Exercise instructions
1. Answer these questions using the Reform Party dissenting opinion, marking each answer with its letter.
(a) What does the abbreviation SMEs stand for?
(b) What does providing the proper business climate entail first and foremost?
(c) With which partners does the opinion say regulations and standards should be harmonized?
2. Revise the Reform Party dissenting opinion by writing out everything from "While the report" down to "of our own.", with "recommendations" replaced by "proposals".
3. Continue the Reform Party dissenting opinion after its final sentence.

Reading passage
'''

REFORM PARTY DISSENTING OPINION
EXECUTIVE SUMMARY
The purpose of the Committee's report is to examine the problems facing small and
medium-sized enterprises (SMEs) in becoming exporters, and to recommend the most
appropriate role for the federal government to play, in relation to other levels of
government, in assisting SMEs develop markets for their goods and services abroad.
While the report gives a fairly good representation of the concerns shared by the
companies and business organizations that appeared before the Committee, we disagree
with some of the recommendations and would like to add a few of our own.
We believe the principal role the federal government should play is to provide a business
climate that is conducive to allowing SMEs to grow and to contemplate investing time and
money in venturing abroad. Providing the proper business climate entails, first and
foremost, reducing government expenditures so that, eventually, federal income taxes
and business taxes can be reduced as well. The federal government also has the primary
role of eliminating interprovincial trade barriers that hamper initial expansion within
Canada, and reducing tariff and non-tariff barriers with our trading partners. A further
crucial role for the federal government is to proceed with the harmonization of regulations
and standards that impede fair trade with our NAFTA partners.

'''

Data extract
'''

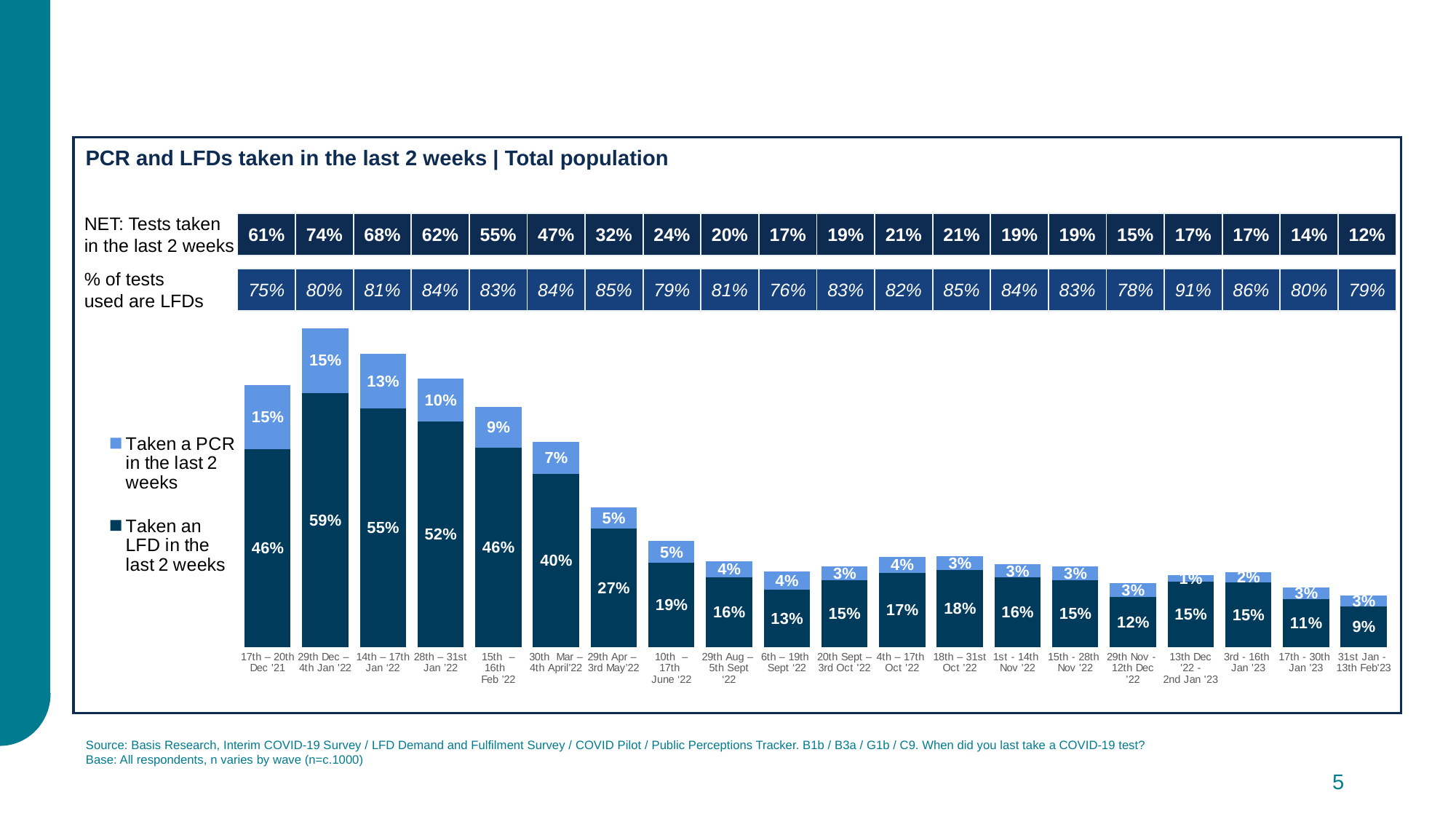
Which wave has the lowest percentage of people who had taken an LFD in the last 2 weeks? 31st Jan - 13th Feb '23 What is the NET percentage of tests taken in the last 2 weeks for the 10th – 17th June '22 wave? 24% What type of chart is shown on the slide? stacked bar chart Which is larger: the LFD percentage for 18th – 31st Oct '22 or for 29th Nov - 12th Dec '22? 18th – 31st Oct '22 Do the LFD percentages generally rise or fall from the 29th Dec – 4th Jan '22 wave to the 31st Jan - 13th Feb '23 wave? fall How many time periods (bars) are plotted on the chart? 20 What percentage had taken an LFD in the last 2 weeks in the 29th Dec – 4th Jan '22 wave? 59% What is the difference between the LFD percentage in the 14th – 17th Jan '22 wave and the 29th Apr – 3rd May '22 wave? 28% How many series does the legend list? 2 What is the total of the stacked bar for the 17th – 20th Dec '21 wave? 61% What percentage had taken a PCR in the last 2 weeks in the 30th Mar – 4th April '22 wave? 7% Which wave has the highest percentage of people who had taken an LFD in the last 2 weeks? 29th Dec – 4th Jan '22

'''

Answer list
1.
(a) Small and medium-sized enterprises.
(b) Reducing government expenditures so that, eventually, federal income taxes and business taxes can be reduced as well.
(c) Our NAFTA partners.

2.
While the report gives a fairly good representation of the concerns shared by the
companies and business organizations that appeared before the Committee, we disagree
with some of the proposals and would like to add a few of our own.

3.
Even though the report states that the federal government should not subsidize SMEs,
some of the recommendations with regards to financial assistance for accessing
information on market development and intelligence lean in that direction. It is our firm
belief that taxing all businesses to provide subsidies to some is unwarranted. The Reform
Party would like to see business subsidies eliminated entirely.
The June 1996 report entitled Canadian SMEs in the World Economy by the Standing
Committee on Foreign Affairs and International Trade attempts to identify the needs and
problems associated with small and medium-sized enterprises (SMEs) becoming more
export oriented. The free-trade environment in North America and worldwide presents
many opportunities for Canadian companies. It is therefore essential for the Government
of Canada to create the proper climate for our small and medium-sized enterprises to
develop at home and build to a level where they can feel confident enough to launch into
international competition.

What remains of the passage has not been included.